SUPR
Identification of causative gut microbiota and metabolites in colon cancer
Dnr:

NAISS 2024/5-204

Type:

NAISS Medium Compute

Principal Investigator:

Amirata Saei Dibavar

Affiliation:

Karolinska Institutet

Start Date:

2024-05-31

End Date:

2024-12-01

Primary Classification:

30203: Cancer and Oncology

Secondary Classification:

10606: Microbiology (medical to be 30109 and agricultural to be 40302)

Allocation

Abstract

Colorectal cancer (CRC) is the third leading cause of cancer-related deaths. Disease recurrence is common, and more than fifty percent of patients pass away from metastatic disease. The human colon is an exceptional environment where dietary nutrients, host cells, microbiota and their products create a complex ecosystem. Hosting thousands of prokaryotic species, the gut microbiome is a treasury of metabolites that can influence human physiology.
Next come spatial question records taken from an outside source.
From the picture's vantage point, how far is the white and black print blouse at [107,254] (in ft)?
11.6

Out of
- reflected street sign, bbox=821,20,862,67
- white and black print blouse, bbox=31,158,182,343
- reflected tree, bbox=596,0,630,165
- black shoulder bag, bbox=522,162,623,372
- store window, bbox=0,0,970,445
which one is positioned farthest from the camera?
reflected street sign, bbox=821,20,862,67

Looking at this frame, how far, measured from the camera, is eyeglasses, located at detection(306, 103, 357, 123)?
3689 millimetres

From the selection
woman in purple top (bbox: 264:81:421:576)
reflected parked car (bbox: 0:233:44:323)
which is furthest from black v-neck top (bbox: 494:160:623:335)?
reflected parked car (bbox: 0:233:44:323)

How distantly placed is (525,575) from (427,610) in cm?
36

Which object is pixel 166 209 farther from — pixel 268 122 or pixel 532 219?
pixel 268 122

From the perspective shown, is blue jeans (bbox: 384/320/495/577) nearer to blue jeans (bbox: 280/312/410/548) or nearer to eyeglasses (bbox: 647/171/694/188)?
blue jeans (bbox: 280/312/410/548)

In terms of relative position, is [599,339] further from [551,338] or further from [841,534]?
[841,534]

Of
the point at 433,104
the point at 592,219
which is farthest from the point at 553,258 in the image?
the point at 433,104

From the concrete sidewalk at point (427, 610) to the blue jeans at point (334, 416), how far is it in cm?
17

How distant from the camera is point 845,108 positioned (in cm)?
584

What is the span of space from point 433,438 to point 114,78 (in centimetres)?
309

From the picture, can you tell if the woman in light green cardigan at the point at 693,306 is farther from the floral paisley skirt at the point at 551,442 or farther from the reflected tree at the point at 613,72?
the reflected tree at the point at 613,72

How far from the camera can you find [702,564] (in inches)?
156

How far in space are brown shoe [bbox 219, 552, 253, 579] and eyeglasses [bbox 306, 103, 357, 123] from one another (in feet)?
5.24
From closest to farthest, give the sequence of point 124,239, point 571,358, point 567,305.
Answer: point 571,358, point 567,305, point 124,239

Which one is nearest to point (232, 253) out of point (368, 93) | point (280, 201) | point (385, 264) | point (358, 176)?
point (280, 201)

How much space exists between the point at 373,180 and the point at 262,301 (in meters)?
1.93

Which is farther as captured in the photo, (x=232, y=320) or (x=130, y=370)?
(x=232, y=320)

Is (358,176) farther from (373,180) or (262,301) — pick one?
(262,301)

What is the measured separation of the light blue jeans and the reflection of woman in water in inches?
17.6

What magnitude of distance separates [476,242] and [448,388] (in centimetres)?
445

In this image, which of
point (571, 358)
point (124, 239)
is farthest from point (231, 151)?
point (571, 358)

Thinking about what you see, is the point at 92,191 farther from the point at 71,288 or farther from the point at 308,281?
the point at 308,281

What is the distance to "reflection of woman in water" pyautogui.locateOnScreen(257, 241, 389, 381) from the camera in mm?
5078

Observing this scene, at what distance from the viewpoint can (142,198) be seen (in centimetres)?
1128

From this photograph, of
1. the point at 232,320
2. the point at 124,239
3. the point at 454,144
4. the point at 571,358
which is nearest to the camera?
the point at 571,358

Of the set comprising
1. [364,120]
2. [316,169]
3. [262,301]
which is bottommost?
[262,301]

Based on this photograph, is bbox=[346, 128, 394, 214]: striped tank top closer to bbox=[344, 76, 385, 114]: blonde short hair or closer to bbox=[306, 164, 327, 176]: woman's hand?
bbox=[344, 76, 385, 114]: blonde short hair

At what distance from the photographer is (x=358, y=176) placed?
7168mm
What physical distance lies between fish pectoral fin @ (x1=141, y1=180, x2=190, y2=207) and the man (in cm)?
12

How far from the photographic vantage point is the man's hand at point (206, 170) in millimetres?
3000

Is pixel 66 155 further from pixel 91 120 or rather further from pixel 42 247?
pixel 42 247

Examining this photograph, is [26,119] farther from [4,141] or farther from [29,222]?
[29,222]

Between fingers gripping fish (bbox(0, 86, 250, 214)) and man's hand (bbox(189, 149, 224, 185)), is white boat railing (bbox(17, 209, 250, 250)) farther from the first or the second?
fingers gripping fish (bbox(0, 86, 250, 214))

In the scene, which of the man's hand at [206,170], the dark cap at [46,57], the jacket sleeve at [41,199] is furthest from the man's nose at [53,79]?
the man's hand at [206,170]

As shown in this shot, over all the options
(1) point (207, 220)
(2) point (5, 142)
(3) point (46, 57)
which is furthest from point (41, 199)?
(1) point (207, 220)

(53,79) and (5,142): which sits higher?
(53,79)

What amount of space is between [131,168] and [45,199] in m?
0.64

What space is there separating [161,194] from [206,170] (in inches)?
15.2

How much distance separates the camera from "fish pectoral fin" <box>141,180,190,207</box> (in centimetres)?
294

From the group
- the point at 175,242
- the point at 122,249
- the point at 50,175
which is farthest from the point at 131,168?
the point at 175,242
While most microbiota are believed to be commensal or symbiotic (e.g., producing serotonin or SCFAs), some produce harmful metabolites such as trimethylamine N-oxide, associated with cardiovascular disease risk. Microbiome dysbiosis underlies obesity, inflammatory bowel disease and other disorders in humans. However, the role of microbiome in CRC is understudied. We hypothesize that the naturally occurring microbial entities in the colon microenvironment can modulate cancer cell growth through their metabolites and metabolic reprogramming of tumor cells. Evidence supporting this hypothesis is that i) a high density of bacteria in the colon is associated with a higher incidence of CRC, ii) the biofilm-positive mucosal homogenates of CRC patients are carcinogenic in mice, and iii) the specific gut microbial metabolite pattern can exacerbate CRC progression. Past research has shown associations between the abundance of bacteria such as Fusobacterium nucleatum and Bacteroides fragilis or metabolites such as formate with CRC. Identification of causative microbiota and metabolites would allow us to decipher their mechanism of action in CRC development and reveal preventive strategies or drug targets for therapeutic intervention. Under the hypothesis that “microbiome and its metabolites can modulate colon cancer cell growth”, we aim to employ a data-driven multi-omics approach based on machine learning to study the complex interactions between the gut microbiota and their metabolites with colon cancer and identify causative entities. Applying multidimensional proteomics on host cells treated with causative bacteria and/or metabolites that can modulate cancer cell growth, we will identify vulnerabilities and druggable targets in the host.